Exercise
Transcribe the entire gordita article below word for word.

------ Passage shown ------

Why the gordita is Fiesta's perfect food

From deep Mexican roots to messy charm, the gordita makes the case for Fiesta's most timeless and satisfying food. Take that, chicken on a stick.

The gordita is the perfect Fiesta food.

I could end it there and all would be right with the world because, well, I'm right. But I can already hear those chicken-on-a-stick fans sharpening their skewers. Chicken on a stick is so puro Fiesta, they say. You can eat it on the go between beer booths, they say. Like, you still have a hand free for a selfie, they say.

Sure, fine, whatever. That isn't the point. Chicken on a stick is the hip Fiesta food, the munchie of the moment, a popularized food item whose legacy goes back just a couple of decades to NIOSA.

The gordita is eternal, older than the oldest Fiesta event. And it's the perfect Fiesta food because it's so colorful, so flavorful, so cultural, so inviting, so fried, so fun, so truly timeless and puro Fiesta as San Antonio itself.

AND WHERE TO EAT THEM: Your must-have guide to Fiesta's big three parades

Hold my greasy good pocket of beautiful while I point out the proof.

As colors go, you can't beat the gordita's Fiesta swoosh of flavors. The shredded cheese, lettuce and cilantro meshed with sliced tomato and diced onions, all on a bed of spicy protein. Maybe it's beans or ground beef. Carne asada or puerco al pastor. Basically any juicy Mexican meat or whatnot you can scoop into that pillowy masa shell fried to a doughy crisp. Yes, the gordita is the Fiesta rainbow. And it contains multitudes.

------ Data extract ------

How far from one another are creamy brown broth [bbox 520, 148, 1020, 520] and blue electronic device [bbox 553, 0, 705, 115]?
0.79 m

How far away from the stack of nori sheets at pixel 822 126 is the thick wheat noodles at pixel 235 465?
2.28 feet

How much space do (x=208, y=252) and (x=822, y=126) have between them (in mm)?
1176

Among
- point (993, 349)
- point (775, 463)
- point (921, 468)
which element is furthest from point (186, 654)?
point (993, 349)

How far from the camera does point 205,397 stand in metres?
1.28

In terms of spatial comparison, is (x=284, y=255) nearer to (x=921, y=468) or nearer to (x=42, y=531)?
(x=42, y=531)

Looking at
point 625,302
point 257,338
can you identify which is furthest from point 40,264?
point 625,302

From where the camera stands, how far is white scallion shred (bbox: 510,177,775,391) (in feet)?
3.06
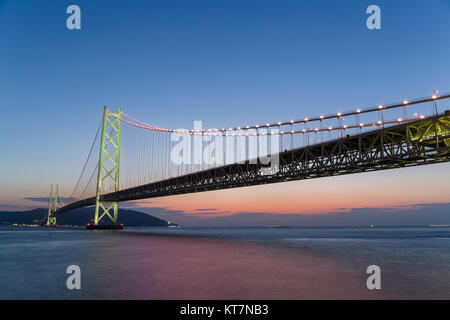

------

Task solution
Why the gordita is Fiesta's perfect food

From deep Mexican roots to messy charm, the gordita makes the case for Fiesta's most timeless and satisfying food. Take that, chicken on a stick.

The gordita is the perfect Fiesta food.

I could end it there and all would be right with the world because, well, I'm right. But I can already hear those chicken-on-a-stick fans sharpening their skewers. Chicken on a stick is so puro Fiesta, they say. You can eat it on the go between beer booths, they say. Like, you still have a hand free for a selfie, they say.

Sure, fine, whatever. That isn't the point. Chicken on a stick is the hip Fiesta food, the munchie of the moment, a popularized food item whose legacy goes back just a couple of decades to NIOSA.

The gordita is eternal, older than the oldest Fiesta event. And it's the perfect Fiesta food because it's so colorful, so flavorful, so cultural, so inviting, so fried, so fun, so truly timeless and puro Fiesta as San Antonio itself.

AND WHERE TO EAT THEM: Your must-have guide to Fiesta's big three parades

Hold my greasy good pocket of beautiful while I point out the proof.

As colors go, you can't beat the gordita's Fiesta swoosh of flavors. The shredded cheese, lettuce and cilantro meshed with sliced tomato and diced onions, all on a bed of spicy protein. Maybe it's beans or ground beef. Carne asada or puerco al pastor. Basically any juicy Mexican meat or whatnot you can scoop into that pillowy masa shell fried to a doughy crisp. Yes, the gordita is the Fiesta rainbow. And it contains multitudes.